### Task brief:
Exactly as written, output each of the lines below, with no images.

((

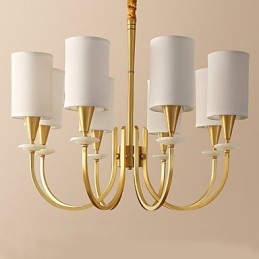 Designer Touch Decorative Pure Brass Chandelier Jade Chandelier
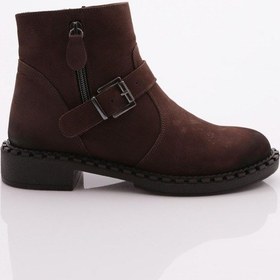 Resim Dgn 038 Kadin Üstü Kemer Bağlamali Bot 038-2495-R5641 Kahve Nubuk 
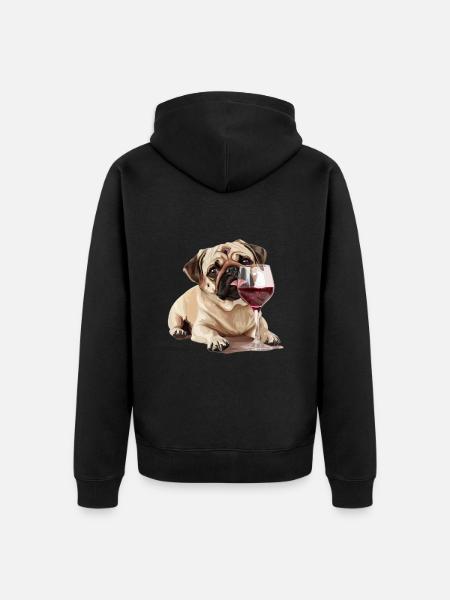 Carlin - Veste à capuche bio Premium Unisexe - noir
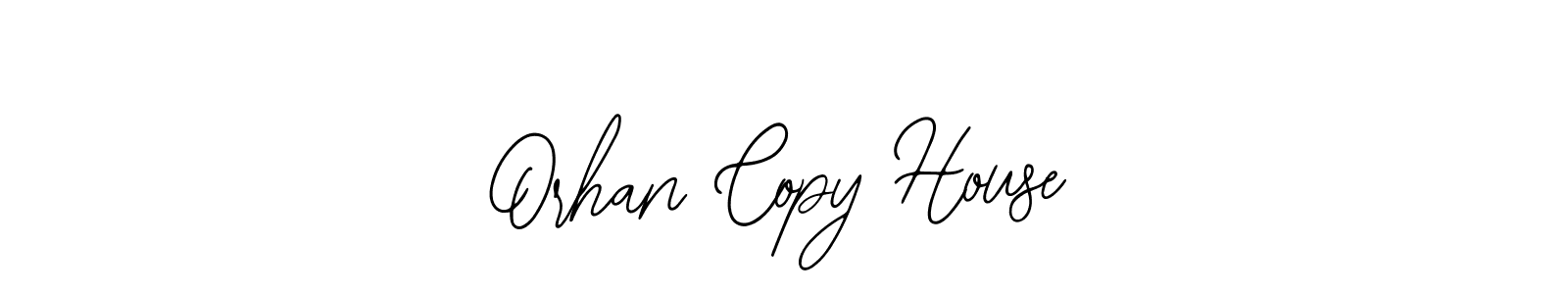Similarly Bearetta-2O07w is the best handwritten signature design. Signature creator online .You can use it as an online autograph creator for name Orhan Copy House. Orhan Copy House signature style 12 images and pictures png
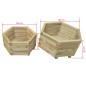 vidaXL Juego de arriates 2 unidades madera de pino impregnada vidaXL Juego de arriates 2 unidades madera de pino impregnada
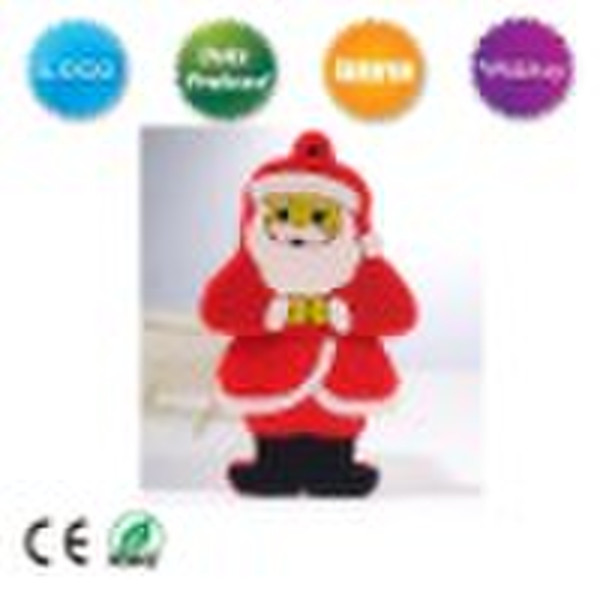 OEM santa claus USB flash drive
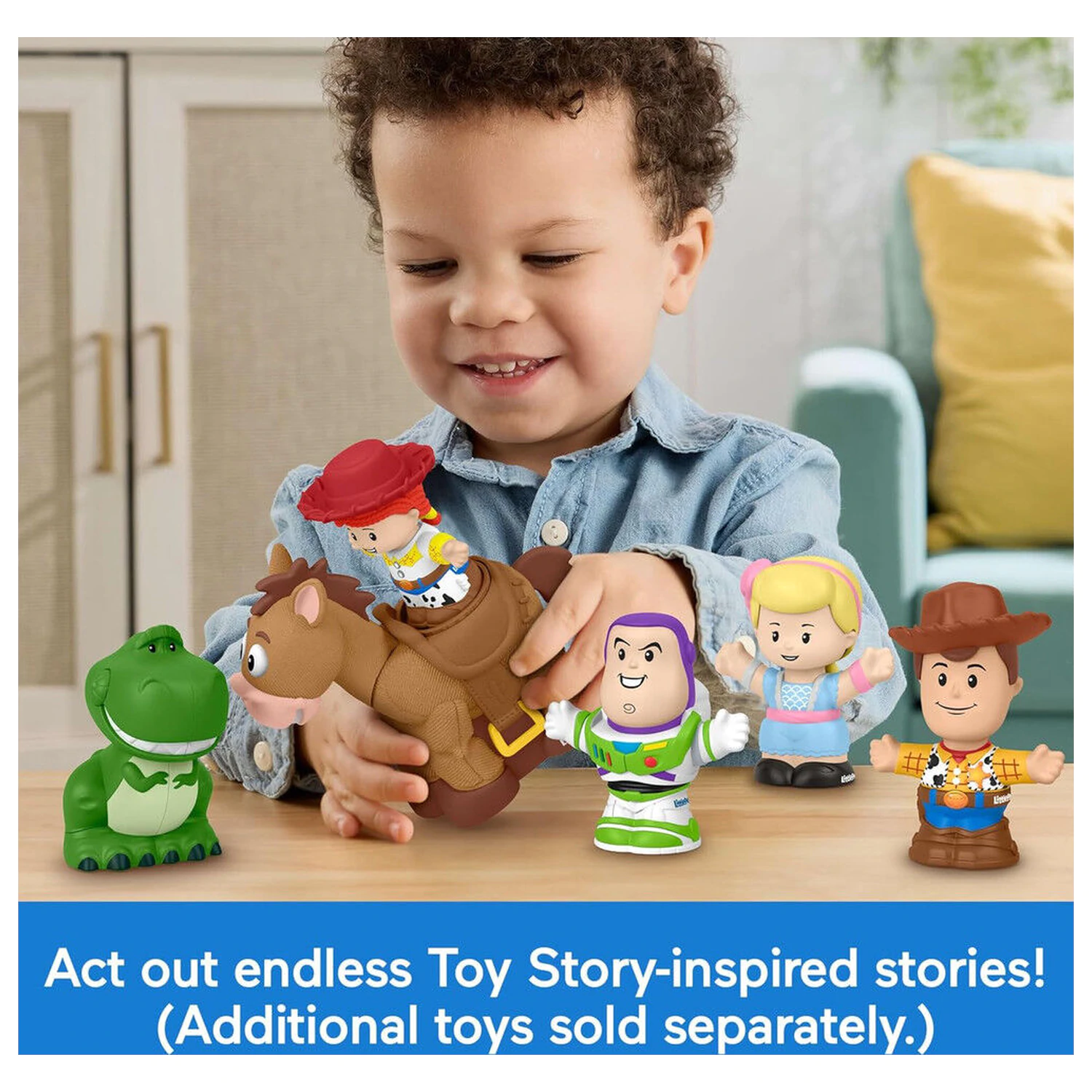 Little People Colletor Bobbin Bullseye & Jessie figures set product photo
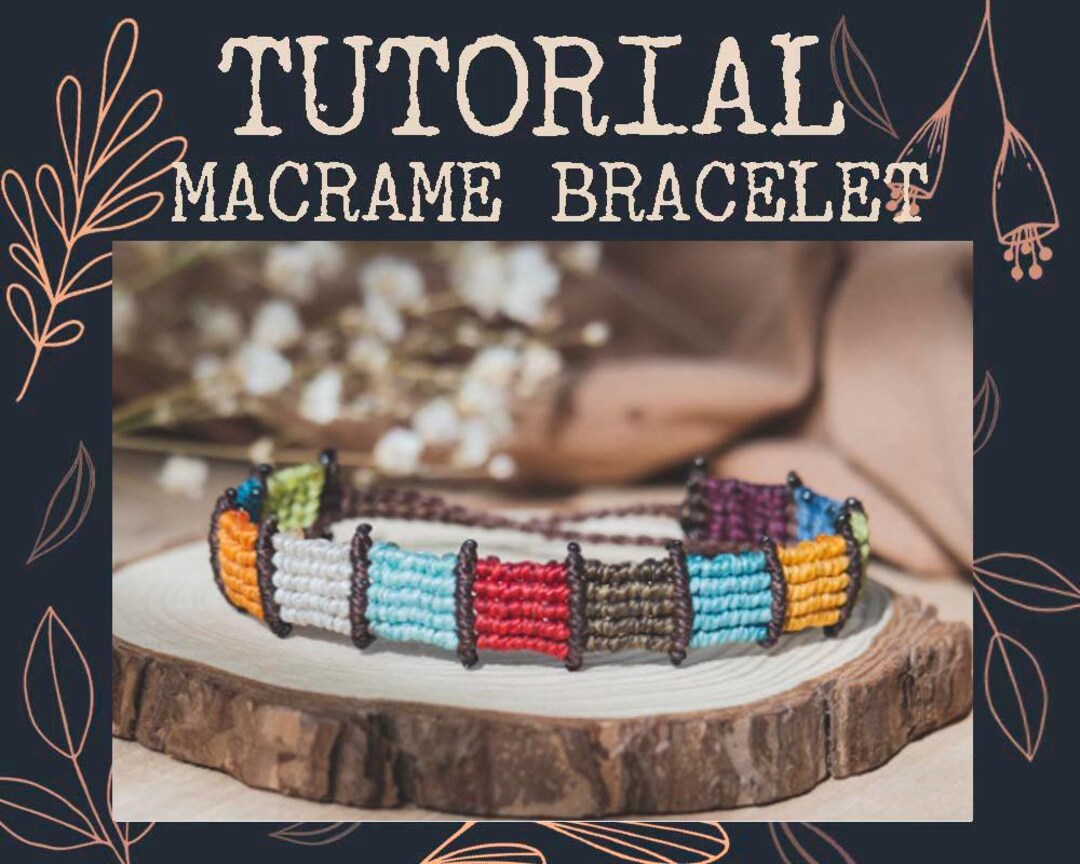 Surfer Macrame Bracelet Tutorial Boho Bracelet Tutorial Easy Bracelet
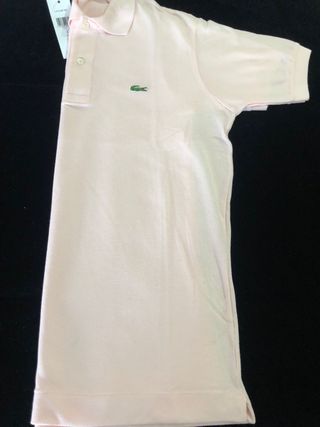 Polo Lacoste rosa talla 2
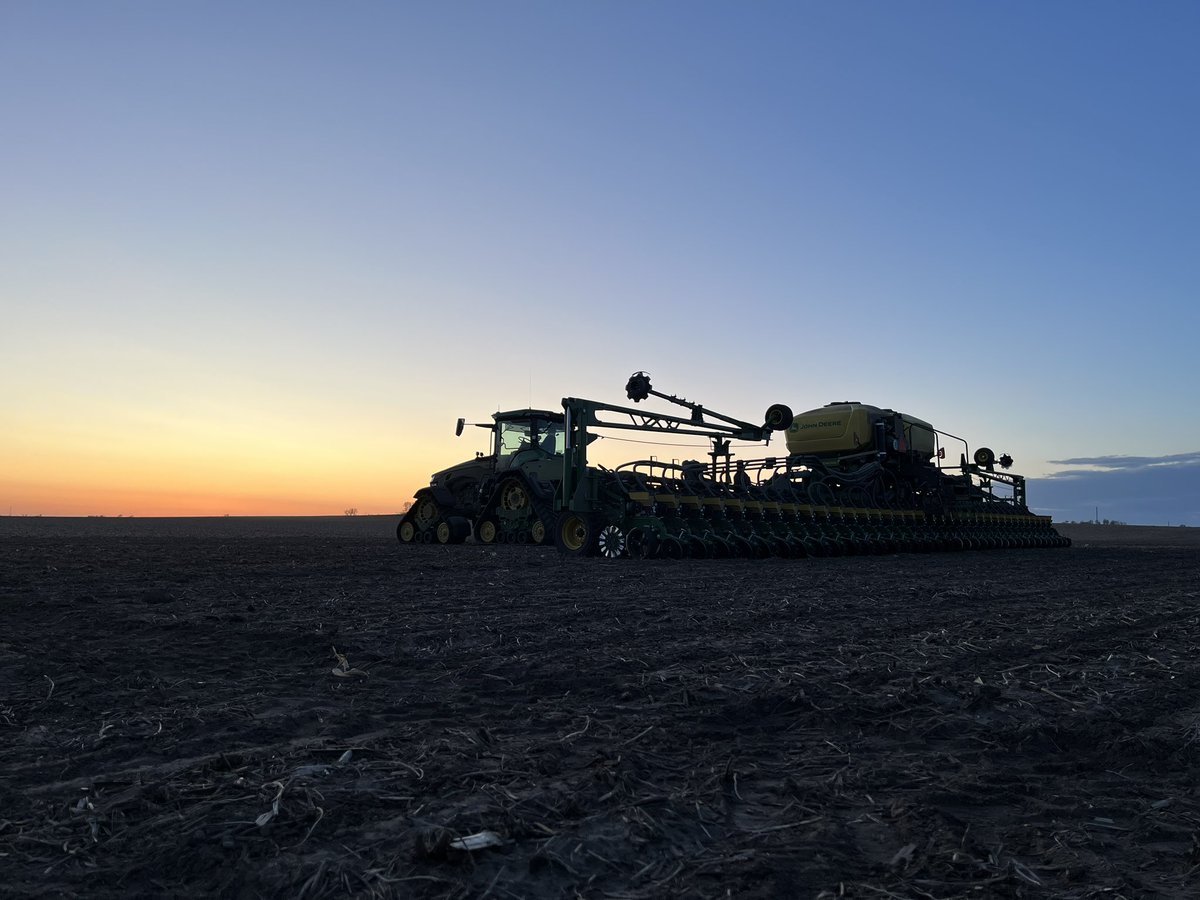 ColeWirth's tweet image. Planted for 21 hours yesterday, had a good 4 day run.. so far the rain does not seem promising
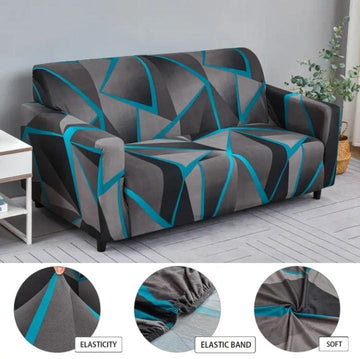 Premium Printed Spandex Sofa Cover – Stretchable, Washable & Stylish Slipcover for All Seasons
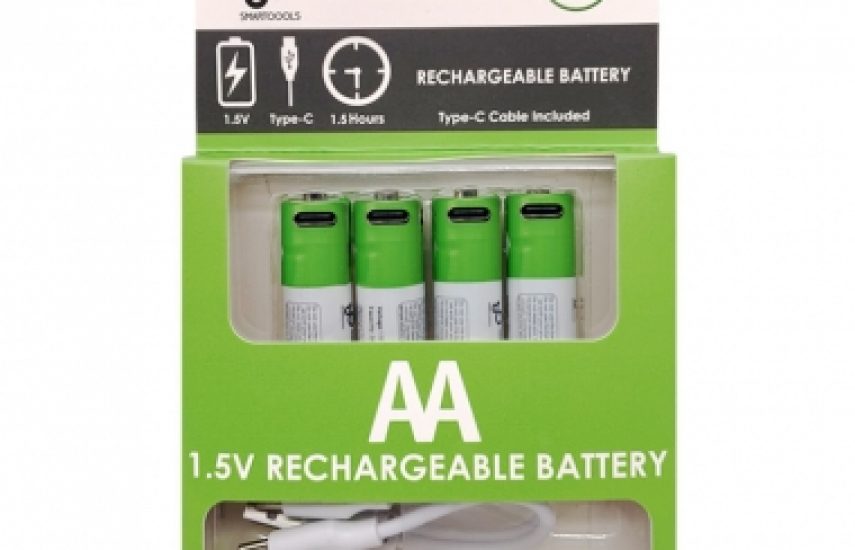 Аккумуляторы AA (LR03), 1,5 В, перезаряжаемые через USB Type-C
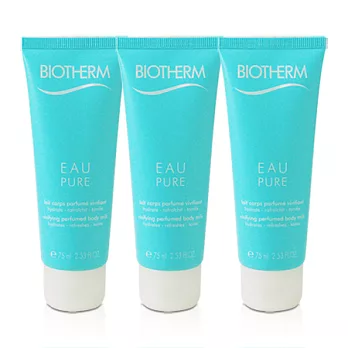 BIOTHERM 碧兒泉 純淨果氛身體乳 75ml*3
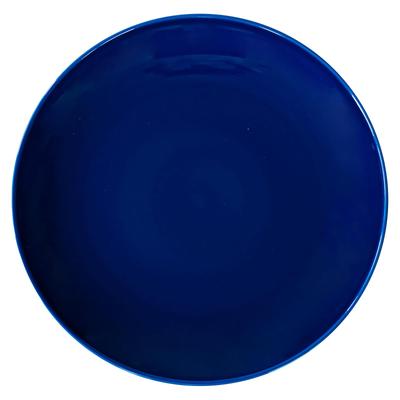 Nishikai Toki Hasami Ware Common Plate, Approximately 27cm Diameter, Navy Blue, Microwave and Dishwasher Safe, 13747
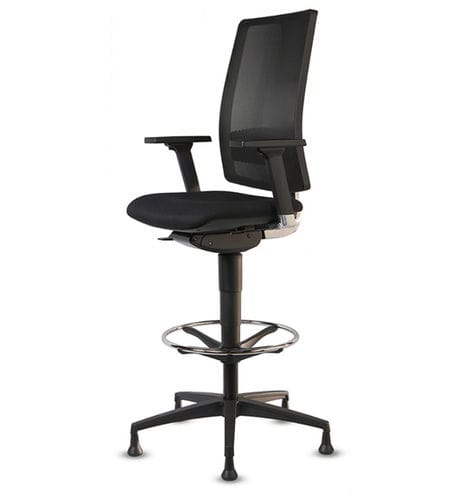 Sgabello contemporaneo - HON - TALIN SRL - in pelle / in rete / in poliuretano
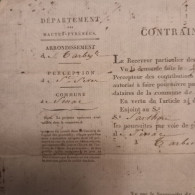 Commune De Sénac Perception De Saint Sever Contrainte Par Voie De Garnison Le Percepteur De Tarbes En 1820 - Wetten & Decreten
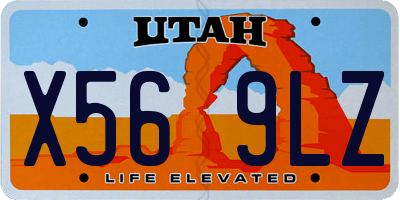 UT license plate X569LZ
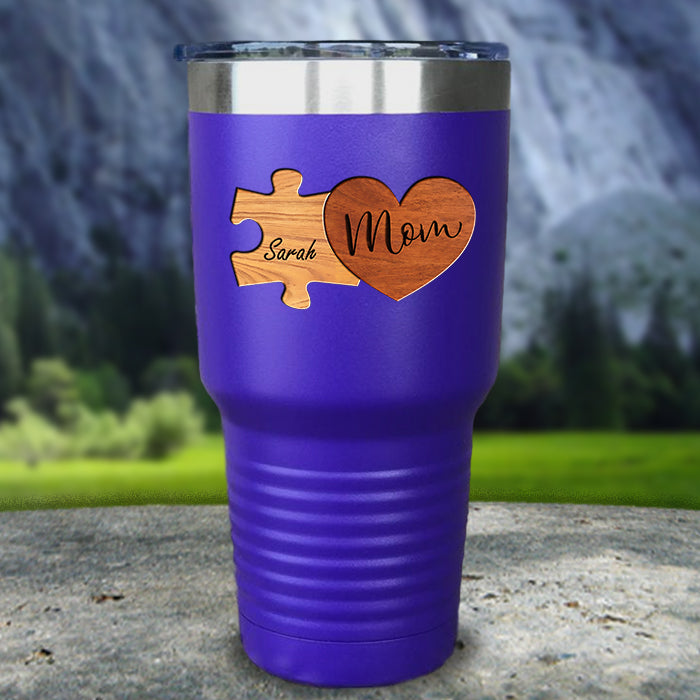 Mom And Dad Puzzle Personalized Color Printed Tumblers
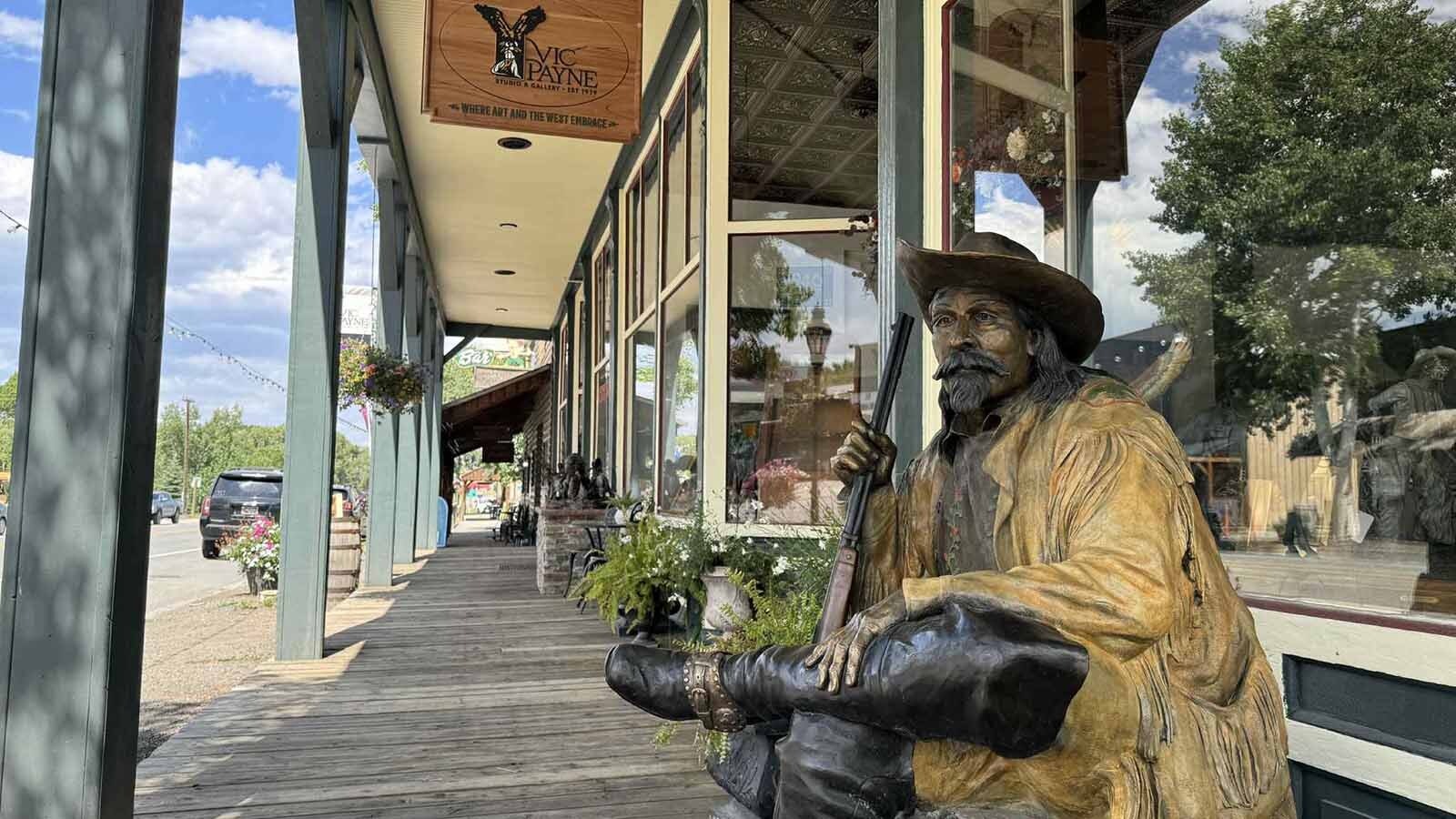 The Vic Payne Studio and Gallery along Wyoming Highway 120 in Meeteetse. Payne is offering his professional guidance and expertise to Justin and Tiffani Gerlach as they plan and build their new bronze foundry, which already has work waiting, as it will help Payne and his son, Dusty, fulfill commissions for their bronze sculptures.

))

### Solution for this task:
 Designer Touch Decorative Pure Brass Chandelier Jade Chandelier
 Resim Dgn 038 Kadin Üstü Kemer Bağlamali Bot 038-2495-R5641 Kahve Nubuk 
 Carlin - Veste à capuche bio Premium Unisexe - noir
Similarly Bearetta-2O07w is the best handwritten signature design. Signature creator online .You can use it as an online autograph creator for name Orhan Copy House. Orhan Copy House signature style 12 images and pictures png
 vidaXL Juego de arriates 2 unidades madera de pino impregnada vidaXL Juego de arriates 2 unidades madera de pino impregnada
 OEM santa claus USB flash drive
 Little People Colletor Bobbin Bullseye & Jessie figures set product photo
 Surfer Macrame Bracelet Tutorial Boho Bracelet Tutorial Easy Bracelet
 Polo Lacoste rosa talla 2
 ColeWirth's tweet image. Planted for 21 hours yesterday, had a good 4 day run.. so far the rain does not seem promising
 Premium Printed Spandex Sofa Cover – Stretchable, Washable & Stylish Slipcover for All Seasons
 Аккумуляторы AA (LR03), 1,5 В, перезаряжаемые через USB Type-C
 BIOTHERM 碧兒泉 純淨果氛身體乳 75ml*3
 Nishikai Toki Hasami Ware Common Plate, Approximately 27cm Diameter, Navy Blue, Microwave and Dishwasher Safe, 13747
 Sgabello contemporaneo - HON - TALIN SRL - in pelle / in rete / in poliuretano
 Commune De Sénac Perception De Saint Sever Contrainte Par Voie De Garnison Le Percepteur De Tarbes En 1820 - Wetten & Decreten
 UT license plate X569LZ
 Mom And Dad Puzzle Personalized Color Printed Tumblers
 The Vic Payne Studio and Gallery along Wyoming Highway 120 in Meeteetse. Payne is offering his professional guidance and expertise to Justin and Tiffani Gerlach as they plan and build their new bronze foundry, which already has work waiting, as it will help Payne and his son, Dusty, fulfill commissions for their bronze sculptures.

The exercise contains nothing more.